En vue de la session de mars, la commission du Conseil national a adopté mardi la révision de la loi sur l'armée par 14 voix contre 4 et 4 abstensions. Ce résultat montre que le mécontentement ne se confine pas aux rangs de l'UDC.
Puisque l'ASIN a déjà annoncé un référendum, la majorité de la commission ne s'est pas inquiétée du fait que la gauche ou le Groupe pour une Suisse sans armée (GSsA) pourraient venir renforcer le camp des opposants, a relaté M. Banga.
Pas de restrictions
La commission a en effet refusé d'introduire des dispositions plus restrictives pour les missions de paix.

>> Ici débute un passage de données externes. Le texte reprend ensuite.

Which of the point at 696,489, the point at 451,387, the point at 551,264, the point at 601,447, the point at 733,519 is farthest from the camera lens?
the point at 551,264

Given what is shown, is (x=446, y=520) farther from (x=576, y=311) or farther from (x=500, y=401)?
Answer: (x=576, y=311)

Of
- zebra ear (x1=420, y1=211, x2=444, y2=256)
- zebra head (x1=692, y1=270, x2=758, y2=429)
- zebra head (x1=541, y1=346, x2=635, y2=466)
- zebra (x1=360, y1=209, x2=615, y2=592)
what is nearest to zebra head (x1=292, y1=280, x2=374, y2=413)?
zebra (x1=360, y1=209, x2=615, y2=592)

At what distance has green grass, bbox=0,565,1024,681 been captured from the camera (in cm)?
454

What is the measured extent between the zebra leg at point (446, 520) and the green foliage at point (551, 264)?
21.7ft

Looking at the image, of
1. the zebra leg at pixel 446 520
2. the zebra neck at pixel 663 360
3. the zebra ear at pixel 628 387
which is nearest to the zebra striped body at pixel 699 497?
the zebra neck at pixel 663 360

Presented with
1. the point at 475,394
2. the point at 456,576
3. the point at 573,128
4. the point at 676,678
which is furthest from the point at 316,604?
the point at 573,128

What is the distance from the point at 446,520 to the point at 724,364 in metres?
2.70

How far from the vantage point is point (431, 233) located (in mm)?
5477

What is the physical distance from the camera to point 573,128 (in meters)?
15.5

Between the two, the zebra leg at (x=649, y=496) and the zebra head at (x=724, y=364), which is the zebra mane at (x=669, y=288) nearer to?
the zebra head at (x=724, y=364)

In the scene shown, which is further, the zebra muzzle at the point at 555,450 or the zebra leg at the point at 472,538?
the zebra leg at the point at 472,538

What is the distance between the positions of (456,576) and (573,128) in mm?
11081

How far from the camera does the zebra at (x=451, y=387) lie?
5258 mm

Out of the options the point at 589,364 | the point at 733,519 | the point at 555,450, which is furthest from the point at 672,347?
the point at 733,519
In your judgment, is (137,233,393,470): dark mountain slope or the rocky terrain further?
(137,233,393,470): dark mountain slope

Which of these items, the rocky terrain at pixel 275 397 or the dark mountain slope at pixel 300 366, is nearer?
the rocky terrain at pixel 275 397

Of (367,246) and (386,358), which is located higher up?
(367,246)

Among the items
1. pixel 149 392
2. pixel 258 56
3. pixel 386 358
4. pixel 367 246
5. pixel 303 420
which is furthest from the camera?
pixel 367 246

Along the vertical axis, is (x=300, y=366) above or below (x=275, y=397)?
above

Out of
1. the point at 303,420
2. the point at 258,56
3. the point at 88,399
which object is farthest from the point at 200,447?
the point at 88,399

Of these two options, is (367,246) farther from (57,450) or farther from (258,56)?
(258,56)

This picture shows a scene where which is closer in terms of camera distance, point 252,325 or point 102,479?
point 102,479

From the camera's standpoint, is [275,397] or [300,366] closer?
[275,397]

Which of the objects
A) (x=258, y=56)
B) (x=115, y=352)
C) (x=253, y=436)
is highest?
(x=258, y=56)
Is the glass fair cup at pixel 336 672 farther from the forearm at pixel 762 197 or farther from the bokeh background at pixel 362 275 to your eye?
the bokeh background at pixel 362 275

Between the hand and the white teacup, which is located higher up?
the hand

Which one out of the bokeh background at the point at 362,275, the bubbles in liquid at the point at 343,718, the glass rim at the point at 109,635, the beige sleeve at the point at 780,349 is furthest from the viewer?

Par 14 voix contre 9, elle n'a pas voulu préciser que l'usage de la force pour permettre l'accomplissement de la mission et la participation à des actions d'imposition de la paix sont interdits.
La majorité a estimé qu'il y avait suffisamment de gardes-fou dans le projet pour éviter de tels dérapages, a rapporté M. Banga. La loi prévoit qu'un engagement suisse ne peut se faire que sur mandat de l'ONU ou de l'Organisation pour la sécurité et la coopération en Europe (OSCE). L'accord des Etats concernés est aussi nécessaire.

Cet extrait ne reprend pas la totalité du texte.